Eine Geschichte über Türen, die sich öffnen, Wellen, die ­überschwappen, und einen kleinen Baggersee.

von Jascha Rohr , erschienen in 31/2015

Bild

© Foto: Stephan Baumgarten | www.rastafisch.de

Neu-Commons ist eine Gemeinde ­irgendwo zwischen Deutschland und Märchenland. Man kann Neu-Commons überall finden. Der Ort ist weder besonders noch besser als andere, sondern normaler Durchschnitt, ein Klischee. Märchenhaft ist er nur dadurch, dass alles ein wenig überzeichnet und vereinfacht ist. Deswegen ist Neu-Commons aber auch besonders aufschlussreich. Neu-Commons ist wahrscheinlich ein kleiner Stadtteil am Rand einer Großstadt und war mal ein Dorf. Es könnte aber auch ein Dorf weit draußen auf dem Land oder ein Kiez in einer Großstadt sein. Ähnlichkeiten mit Personen und Orten sind überhaupt nicht zufällig, aber in keiner Weise mit ­irgendeiner real existierenden Person oder Begebenheit deckungsgleich.
In dieser Geschichte spielst du eine Schlüsselrolle. Wie du nach Neu-Commons gekommen bist? Ich habe keine Ahnung! Vielleicht wohnst du schon lange dort, und die Sache mit dem Baggersee rüttelt dich gehörig auf. Vielleicht bist du gerade zugezogen, und weil du viel Erfahrung mit Moderation hast und kürzlich in der Kneipe davon erzähltest, wurdest ausgerechnet du gefragt. Vielleicht waren es auch Freunde aus Neu-Commons, die dich um Unterstützung gebeten haben. Wie auch immer: Neu-Commons hat sich auf den Weg gemacht, sich zu verändern, und du bist dabei. Politik, Verwaltung und die Bürgerinnen und Bürger haben sich in ein Abenteuer gestürzt, von dem sie nicht wissen, wohin es sie führen wird, und du hast das Gefühl, du könntest dazu beitragen, dass alles ein gutes Ende findet.
Zu Neu-Commons gehören mittlerweile vier Ortsteile, die früher mal alle ihren eigenen Bürgermeister hatten.
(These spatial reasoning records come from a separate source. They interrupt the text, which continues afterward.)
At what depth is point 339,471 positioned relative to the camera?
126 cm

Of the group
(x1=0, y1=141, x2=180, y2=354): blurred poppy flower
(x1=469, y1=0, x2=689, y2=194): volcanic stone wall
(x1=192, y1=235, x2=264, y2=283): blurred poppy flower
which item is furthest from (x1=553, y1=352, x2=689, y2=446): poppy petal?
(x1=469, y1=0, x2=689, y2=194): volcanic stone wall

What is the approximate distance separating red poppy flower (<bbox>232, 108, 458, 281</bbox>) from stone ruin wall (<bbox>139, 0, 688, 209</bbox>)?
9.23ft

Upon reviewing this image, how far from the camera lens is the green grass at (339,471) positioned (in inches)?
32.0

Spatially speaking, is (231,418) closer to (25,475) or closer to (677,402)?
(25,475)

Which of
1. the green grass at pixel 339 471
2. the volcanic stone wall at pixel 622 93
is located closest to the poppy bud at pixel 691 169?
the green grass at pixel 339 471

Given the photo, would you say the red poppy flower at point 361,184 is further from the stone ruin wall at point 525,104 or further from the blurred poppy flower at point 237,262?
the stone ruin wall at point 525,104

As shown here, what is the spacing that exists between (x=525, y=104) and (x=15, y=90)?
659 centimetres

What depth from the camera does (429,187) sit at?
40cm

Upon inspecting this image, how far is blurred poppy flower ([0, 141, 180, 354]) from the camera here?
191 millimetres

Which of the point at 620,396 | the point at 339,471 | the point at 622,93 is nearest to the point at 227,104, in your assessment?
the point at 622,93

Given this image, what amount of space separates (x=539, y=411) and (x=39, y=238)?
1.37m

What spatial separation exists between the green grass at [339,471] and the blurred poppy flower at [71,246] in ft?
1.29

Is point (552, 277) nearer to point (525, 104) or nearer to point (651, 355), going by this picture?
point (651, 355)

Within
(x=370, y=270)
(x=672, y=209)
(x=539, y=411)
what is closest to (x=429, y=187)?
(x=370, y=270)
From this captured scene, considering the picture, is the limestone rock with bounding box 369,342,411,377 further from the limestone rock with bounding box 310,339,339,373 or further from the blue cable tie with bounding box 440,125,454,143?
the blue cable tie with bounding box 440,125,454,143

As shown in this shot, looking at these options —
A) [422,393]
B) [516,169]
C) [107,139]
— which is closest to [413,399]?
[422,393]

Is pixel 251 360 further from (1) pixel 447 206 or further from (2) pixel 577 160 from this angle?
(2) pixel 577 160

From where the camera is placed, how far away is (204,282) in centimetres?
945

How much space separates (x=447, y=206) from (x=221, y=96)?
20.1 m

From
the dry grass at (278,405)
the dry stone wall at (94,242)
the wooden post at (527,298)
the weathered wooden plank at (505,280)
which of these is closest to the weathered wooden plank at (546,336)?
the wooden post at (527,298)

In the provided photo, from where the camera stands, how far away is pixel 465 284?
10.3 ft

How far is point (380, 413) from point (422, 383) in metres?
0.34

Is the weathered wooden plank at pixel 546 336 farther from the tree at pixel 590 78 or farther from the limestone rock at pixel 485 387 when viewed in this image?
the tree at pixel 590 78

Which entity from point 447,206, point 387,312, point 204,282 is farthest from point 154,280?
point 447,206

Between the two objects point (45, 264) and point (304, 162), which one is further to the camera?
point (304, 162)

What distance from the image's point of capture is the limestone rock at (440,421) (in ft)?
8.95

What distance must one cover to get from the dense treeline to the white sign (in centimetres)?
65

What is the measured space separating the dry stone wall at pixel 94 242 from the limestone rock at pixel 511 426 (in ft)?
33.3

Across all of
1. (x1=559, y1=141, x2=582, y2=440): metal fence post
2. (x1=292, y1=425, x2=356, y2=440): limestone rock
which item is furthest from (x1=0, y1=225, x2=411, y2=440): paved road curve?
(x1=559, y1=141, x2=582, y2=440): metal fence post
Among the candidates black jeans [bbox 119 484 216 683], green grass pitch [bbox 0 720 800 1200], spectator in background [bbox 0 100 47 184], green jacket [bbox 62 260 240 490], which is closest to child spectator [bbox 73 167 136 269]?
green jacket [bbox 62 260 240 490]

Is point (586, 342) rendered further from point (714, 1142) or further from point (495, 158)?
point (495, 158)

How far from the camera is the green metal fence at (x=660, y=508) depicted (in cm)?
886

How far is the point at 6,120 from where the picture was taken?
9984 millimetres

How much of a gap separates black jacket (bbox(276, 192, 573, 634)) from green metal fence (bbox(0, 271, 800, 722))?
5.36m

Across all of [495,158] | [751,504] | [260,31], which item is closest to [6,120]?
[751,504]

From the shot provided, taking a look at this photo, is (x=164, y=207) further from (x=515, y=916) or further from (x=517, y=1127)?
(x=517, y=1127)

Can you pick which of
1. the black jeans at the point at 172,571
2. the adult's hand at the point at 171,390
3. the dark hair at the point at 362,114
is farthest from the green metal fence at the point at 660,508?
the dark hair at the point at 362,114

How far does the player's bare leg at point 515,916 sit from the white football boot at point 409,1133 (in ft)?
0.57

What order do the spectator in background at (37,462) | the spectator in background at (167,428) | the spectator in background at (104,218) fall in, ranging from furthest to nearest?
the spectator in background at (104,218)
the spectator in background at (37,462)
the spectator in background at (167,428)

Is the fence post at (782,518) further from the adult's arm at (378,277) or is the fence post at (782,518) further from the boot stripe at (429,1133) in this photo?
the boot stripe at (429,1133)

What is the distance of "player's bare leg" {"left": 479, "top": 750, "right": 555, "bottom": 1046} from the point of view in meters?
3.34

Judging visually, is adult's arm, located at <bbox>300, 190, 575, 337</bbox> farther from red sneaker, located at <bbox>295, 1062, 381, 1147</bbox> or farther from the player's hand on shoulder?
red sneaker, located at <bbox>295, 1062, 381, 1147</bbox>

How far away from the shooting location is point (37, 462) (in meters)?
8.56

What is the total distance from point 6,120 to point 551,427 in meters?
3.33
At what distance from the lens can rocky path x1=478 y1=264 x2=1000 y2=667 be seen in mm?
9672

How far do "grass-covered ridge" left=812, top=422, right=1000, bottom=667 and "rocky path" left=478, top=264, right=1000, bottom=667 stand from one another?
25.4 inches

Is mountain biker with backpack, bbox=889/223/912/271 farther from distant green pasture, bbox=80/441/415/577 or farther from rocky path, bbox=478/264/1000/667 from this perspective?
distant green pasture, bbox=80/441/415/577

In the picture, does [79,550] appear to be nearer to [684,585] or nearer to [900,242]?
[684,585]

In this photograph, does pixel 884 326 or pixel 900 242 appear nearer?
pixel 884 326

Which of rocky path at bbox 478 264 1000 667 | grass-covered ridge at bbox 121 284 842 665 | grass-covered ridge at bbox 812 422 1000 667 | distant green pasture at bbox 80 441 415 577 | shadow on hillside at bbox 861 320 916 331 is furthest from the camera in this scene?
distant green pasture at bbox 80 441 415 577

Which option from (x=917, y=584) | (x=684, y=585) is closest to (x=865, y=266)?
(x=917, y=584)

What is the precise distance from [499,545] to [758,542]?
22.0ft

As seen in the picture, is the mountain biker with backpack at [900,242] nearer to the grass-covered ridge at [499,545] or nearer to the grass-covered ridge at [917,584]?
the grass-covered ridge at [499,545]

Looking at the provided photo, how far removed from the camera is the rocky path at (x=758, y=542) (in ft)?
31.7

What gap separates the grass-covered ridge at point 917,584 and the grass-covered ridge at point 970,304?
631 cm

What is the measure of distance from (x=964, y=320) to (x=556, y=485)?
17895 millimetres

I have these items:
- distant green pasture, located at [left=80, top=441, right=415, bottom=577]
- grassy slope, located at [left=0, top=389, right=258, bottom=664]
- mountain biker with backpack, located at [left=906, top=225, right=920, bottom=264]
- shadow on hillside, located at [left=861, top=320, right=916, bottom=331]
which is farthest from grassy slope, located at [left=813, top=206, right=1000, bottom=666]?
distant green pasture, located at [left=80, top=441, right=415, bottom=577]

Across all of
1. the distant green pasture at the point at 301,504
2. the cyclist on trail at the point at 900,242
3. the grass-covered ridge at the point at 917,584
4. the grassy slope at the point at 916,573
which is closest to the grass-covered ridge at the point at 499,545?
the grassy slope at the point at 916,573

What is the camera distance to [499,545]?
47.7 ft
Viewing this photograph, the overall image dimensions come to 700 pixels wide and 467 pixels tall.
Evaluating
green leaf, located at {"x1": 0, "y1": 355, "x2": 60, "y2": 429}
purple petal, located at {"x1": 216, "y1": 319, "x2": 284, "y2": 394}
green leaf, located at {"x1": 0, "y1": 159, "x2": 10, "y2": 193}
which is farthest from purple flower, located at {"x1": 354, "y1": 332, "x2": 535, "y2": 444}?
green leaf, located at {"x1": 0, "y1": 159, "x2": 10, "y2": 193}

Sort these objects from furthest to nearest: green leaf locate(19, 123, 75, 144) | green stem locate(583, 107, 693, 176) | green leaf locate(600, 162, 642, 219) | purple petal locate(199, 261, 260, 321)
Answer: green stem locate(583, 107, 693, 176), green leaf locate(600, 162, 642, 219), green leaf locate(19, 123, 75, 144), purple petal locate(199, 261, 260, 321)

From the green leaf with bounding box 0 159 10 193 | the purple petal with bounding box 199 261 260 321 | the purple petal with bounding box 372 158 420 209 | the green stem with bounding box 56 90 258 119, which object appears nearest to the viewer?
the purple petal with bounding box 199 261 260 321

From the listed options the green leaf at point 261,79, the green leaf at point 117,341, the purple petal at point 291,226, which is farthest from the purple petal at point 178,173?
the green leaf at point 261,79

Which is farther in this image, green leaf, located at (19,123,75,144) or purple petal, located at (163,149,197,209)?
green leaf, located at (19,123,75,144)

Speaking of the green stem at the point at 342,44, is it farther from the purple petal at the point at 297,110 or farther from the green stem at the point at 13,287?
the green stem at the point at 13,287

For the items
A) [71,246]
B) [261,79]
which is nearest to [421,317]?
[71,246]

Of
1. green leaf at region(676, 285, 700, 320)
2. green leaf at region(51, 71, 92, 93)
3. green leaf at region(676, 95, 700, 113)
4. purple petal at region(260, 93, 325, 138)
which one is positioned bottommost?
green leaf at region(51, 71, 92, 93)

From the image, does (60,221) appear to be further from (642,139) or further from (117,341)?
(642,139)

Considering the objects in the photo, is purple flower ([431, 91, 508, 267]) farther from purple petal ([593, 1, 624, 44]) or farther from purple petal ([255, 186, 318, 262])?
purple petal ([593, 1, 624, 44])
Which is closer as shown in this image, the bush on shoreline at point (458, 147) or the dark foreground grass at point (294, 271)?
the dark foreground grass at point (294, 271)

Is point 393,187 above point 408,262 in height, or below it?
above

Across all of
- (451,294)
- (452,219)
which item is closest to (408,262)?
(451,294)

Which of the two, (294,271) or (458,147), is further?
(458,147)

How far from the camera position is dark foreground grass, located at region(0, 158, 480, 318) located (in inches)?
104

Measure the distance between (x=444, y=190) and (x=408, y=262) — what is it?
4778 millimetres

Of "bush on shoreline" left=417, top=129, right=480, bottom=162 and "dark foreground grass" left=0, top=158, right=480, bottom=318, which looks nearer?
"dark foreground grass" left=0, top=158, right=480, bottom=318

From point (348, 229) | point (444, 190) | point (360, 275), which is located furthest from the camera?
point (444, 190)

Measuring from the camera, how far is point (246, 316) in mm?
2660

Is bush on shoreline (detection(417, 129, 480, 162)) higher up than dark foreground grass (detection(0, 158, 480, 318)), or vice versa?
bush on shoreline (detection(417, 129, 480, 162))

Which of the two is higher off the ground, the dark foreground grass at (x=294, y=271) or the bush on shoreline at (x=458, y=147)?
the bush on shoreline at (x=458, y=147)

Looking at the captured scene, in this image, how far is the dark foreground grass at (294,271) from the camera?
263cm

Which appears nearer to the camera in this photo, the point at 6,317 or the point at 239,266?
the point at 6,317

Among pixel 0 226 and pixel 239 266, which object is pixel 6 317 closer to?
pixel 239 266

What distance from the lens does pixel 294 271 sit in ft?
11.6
Heute gibt es dagegen nur noch einen Bürgermeister. Die Ortsteile von Neu-Commons sind sehr unterschiedlich, und man pflegt gegenseitige Vorurteile in aller Freund- und Feindschaft. Die einen sind verschlossen, die anderen reich. Hier wohnen die ­Bauern, dort die Akademiker. Hier sind die Feste besonders feucht, und dort ist alles immer so schön ordentlich. Die einen sprechen sogar ein bisschen anders, und zwischen zwei Ortsteilen fließt ein Fluss hindurch. Früher heiratete man nicht über den Fluss.
Wisse: Durch Gebietsreformen und die Zusammenlegung von Verwaltungsstrukturen sind mittlerweile überall Kommunen entstanden, die einen größeren Bereich umfassen, als er für die meisten Menschen im Alltag relevant ist. Eine Identifikation findet aber weiterhin mit dem direkten Wohnumfeld statt: dem Kiez oder dem Dorf, in dem die Menschen einkaufen, zur Schule gehen, ihre Vereine haben – mit der »lokalen Einheit«. Bürgerschaft­liches Engagement funktioniert am besten auf der Ebene dieser lokalen Umfelder. Unabhängig davon, ob es um eine Parkgestaltung, die Gründung eines Waldkindergartens, eine Energiegenossenschaft oder einen Gemeinschaftsgarten geht: Die Basis für Projekte dieser Art sind Alltagsrelevanz, Beziehung und Identität. Die meisten Verwaltungsstrukturen haben heute aber größere Zusammenhänge im Blick, und allein das ist häufig schon ein Problem für die Zusammenarbeit zwischen engagierten Bürgerinnen und Bürgern, Verwaltung und Politik.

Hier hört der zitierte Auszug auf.